> **Activity**
Search the records for the string "representations", then copy each line where it appears.

::::::::::

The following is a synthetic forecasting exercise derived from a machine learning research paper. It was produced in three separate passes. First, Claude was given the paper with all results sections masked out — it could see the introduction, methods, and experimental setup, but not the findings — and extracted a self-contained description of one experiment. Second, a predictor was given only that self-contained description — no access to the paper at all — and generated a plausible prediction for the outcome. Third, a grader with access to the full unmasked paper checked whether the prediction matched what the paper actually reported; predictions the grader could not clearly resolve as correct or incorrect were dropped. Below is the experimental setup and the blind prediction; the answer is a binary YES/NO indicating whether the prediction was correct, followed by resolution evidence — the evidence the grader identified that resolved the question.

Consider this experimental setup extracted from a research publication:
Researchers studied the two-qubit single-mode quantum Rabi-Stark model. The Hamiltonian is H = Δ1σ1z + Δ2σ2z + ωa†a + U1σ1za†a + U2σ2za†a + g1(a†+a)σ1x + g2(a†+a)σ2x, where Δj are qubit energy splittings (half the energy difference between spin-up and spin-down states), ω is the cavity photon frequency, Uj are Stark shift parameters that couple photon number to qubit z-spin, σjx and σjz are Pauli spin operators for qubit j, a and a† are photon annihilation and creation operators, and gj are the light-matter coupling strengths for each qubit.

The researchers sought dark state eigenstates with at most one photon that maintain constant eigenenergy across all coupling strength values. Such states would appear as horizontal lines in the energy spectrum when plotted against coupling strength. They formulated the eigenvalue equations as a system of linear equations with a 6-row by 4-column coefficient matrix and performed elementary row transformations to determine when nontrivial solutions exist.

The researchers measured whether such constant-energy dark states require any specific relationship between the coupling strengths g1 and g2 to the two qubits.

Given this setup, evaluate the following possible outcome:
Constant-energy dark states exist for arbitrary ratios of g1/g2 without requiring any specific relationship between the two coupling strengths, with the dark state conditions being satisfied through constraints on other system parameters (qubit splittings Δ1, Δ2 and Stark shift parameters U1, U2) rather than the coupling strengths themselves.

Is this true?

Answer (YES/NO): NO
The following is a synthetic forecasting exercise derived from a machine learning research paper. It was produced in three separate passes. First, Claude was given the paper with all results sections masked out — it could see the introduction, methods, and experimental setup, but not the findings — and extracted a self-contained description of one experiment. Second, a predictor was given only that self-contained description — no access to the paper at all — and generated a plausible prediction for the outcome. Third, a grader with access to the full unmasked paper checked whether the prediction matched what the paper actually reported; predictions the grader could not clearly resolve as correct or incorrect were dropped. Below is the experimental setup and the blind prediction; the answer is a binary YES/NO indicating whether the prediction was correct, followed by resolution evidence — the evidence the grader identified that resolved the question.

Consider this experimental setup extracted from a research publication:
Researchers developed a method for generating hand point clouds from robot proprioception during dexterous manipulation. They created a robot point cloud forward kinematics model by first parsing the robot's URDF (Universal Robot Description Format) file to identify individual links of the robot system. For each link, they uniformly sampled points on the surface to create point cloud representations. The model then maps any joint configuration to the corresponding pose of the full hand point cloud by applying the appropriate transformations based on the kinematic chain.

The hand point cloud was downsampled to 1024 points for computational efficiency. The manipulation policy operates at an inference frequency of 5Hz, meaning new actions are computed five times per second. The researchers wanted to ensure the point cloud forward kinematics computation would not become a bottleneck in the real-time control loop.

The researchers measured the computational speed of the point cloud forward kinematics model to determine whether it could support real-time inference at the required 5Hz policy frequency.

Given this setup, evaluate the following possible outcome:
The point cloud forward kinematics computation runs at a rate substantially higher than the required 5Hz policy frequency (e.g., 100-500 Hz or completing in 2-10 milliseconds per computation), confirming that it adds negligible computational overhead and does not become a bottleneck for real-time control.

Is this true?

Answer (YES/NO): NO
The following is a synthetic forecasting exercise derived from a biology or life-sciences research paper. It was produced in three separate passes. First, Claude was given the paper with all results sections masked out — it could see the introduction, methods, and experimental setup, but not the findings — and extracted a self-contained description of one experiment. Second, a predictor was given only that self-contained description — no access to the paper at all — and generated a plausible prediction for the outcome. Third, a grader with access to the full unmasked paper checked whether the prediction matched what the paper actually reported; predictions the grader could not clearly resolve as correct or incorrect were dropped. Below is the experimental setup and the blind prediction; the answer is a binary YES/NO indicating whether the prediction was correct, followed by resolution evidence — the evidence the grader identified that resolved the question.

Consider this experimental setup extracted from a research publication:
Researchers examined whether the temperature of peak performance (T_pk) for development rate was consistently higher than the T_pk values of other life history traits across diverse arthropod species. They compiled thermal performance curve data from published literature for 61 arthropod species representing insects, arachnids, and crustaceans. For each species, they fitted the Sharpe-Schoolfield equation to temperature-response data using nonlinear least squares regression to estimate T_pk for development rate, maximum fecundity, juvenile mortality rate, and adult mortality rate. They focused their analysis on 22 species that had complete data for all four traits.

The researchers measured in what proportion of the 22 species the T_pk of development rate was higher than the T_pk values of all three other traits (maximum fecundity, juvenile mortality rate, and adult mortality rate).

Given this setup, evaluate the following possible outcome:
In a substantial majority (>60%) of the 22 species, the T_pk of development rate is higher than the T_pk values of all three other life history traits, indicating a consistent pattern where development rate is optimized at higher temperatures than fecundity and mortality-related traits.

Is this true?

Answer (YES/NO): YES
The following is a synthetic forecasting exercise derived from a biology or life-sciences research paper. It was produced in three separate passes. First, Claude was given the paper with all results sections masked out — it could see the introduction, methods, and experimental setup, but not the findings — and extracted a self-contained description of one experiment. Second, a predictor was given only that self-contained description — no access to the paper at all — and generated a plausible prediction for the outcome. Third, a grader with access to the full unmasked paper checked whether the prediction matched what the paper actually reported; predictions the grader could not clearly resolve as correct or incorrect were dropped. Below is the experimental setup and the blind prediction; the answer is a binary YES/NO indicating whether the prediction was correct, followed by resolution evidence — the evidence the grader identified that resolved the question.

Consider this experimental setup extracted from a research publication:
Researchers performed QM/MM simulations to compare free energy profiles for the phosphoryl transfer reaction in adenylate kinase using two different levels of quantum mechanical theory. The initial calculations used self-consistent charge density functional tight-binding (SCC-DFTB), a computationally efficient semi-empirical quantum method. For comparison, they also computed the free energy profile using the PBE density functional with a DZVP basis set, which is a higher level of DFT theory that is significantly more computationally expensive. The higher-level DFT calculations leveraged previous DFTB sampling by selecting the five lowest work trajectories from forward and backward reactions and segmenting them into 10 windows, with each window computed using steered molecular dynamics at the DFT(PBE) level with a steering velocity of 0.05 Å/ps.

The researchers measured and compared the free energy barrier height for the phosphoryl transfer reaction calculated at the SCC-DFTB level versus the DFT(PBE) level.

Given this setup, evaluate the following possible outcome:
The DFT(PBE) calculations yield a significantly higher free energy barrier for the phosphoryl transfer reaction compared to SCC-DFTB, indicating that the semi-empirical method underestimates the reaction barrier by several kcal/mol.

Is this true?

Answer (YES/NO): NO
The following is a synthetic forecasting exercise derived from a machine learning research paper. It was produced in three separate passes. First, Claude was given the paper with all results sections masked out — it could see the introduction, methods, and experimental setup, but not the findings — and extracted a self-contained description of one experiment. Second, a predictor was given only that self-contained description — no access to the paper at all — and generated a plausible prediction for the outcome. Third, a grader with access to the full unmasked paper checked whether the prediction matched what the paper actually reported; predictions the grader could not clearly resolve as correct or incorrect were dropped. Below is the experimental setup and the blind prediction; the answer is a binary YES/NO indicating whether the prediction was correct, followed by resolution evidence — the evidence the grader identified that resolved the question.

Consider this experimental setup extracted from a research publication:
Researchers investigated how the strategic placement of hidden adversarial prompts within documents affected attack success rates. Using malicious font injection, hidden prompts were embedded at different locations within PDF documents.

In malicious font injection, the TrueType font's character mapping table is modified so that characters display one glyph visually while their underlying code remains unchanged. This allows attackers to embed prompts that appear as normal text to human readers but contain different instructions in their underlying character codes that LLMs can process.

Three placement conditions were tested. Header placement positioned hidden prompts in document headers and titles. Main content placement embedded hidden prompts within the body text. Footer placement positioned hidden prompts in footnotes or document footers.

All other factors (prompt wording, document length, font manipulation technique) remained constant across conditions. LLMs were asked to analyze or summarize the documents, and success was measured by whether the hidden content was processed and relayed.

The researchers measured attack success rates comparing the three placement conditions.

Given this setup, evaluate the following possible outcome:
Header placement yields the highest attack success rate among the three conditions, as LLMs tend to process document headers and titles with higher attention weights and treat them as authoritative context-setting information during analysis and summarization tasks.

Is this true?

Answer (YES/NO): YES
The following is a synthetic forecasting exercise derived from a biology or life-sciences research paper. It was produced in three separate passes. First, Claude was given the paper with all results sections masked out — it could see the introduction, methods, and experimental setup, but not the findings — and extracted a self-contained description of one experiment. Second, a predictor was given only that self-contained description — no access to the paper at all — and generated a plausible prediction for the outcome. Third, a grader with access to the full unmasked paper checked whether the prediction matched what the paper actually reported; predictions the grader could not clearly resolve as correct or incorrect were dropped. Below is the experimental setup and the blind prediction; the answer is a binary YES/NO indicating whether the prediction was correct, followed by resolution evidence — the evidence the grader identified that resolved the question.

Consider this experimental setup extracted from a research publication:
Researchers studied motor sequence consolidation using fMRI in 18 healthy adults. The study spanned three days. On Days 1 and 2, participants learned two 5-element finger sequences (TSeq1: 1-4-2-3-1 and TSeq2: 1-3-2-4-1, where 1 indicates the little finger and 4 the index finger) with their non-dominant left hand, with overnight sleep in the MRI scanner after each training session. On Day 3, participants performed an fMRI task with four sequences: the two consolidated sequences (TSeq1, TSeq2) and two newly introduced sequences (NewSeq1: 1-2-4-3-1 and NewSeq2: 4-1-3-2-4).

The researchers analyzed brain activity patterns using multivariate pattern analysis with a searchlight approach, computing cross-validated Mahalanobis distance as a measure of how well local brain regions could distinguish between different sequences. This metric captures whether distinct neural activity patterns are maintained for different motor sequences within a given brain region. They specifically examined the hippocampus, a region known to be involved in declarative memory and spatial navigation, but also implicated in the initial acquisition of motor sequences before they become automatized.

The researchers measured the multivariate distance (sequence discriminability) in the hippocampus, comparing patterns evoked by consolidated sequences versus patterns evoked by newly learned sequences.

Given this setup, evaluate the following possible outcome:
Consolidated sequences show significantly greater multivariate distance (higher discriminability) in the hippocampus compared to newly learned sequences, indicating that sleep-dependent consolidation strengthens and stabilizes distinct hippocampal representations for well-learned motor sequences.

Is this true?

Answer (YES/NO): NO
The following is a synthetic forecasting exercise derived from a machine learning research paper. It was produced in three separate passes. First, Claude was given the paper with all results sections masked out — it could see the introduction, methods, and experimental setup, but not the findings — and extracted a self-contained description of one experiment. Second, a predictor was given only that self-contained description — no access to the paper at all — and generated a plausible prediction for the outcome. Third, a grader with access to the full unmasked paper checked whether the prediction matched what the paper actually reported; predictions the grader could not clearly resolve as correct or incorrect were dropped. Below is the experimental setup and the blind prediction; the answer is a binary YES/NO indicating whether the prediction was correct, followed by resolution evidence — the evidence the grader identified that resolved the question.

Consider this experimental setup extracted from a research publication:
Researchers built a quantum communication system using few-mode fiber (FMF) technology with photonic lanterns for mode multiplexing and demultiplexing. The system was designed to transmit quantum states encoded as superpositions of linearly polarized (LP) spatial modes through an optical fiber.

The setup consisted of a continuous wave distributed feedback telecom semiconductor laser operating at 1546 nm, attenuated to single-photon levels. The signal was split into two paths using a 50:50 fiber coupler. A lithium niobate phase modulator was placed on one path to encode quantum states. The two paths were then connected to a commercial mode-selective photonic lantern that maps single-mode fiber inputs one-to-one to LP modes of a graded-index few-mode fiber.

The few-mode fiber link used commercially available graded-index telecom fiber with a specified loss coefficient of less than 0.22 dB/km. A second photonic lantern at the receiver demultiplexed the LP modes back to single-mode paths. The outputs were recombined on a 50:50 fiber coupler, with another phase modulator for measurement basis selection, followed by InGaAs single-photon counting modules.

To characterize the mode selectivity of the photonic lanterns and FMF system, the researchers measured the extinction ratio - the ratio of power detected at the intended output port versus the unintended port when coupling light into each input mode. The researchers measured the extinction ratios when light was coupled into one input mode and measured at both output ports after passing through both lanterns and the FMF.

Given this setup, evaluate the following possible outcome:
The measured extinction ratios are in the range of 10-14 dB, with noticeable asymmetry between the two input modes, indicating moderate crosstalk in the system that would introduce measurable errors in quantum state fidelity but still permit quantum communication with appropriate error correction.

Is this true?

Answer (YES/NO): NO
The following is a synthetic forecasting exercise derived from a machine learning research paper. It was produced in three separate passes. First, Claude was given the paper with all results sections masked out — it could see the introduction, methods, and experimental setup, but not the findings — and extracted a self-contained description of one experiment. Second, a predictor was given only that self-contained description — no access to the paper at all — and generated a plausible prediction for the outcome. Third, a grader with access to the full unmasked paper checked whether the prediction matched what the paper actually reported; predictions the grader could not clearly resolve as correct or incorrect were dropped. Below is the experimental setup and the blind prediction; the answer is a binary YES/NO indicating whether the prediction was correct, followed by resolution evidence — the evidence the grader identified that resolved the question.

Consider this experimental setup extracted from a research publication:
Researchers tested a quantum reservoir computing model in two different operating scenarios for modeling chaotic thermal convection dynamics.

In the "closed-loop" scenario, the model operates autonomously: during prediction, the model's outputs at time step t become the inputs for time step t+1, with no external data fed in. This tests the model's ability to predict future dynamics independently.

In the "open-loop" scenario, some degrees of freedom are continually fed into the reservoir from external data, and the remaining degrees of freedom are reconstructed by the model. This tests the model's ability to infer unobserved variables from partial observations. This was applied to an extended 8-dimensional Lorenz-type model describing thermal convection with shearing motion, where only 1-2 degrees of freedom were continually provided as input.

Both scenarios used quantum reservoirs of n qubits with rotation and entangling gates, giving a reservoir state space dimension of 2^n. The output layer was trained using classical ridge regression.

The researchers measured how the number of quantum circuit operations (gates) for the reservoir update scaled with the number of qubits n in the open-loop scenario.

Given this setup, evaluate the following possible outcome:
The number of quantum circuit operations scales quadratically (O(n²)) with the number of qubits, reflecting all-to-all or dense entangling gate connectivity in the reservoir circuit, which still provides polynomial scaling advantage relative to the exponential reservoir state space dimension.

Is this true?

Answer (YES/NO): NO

::::::::::

> **Problem solution**
Researchers developed a method for generating hand point clouds from robot proprioception during dexterous manipulation. They created a robot point cloud forward kinematics model by first parsing the robot's URDF (Universal Robot Description Format) file to identify individual links of the robot system. For each link, they uniformly sampled points on the surface to create point cloud representations. The model then maps any joint configuration to the corresponding pose of the full hand point cloud by applying the appropriate transformations based on the kinematic chain.
Consolidated sequences show significantly greater multivariate distance (higher discriminability) in the hippocampus compared to newly learned sequences, indicating that sleep-dependent consolidation strengthens and stabilizes distinct hippocampal representations for well-learned motor sequences.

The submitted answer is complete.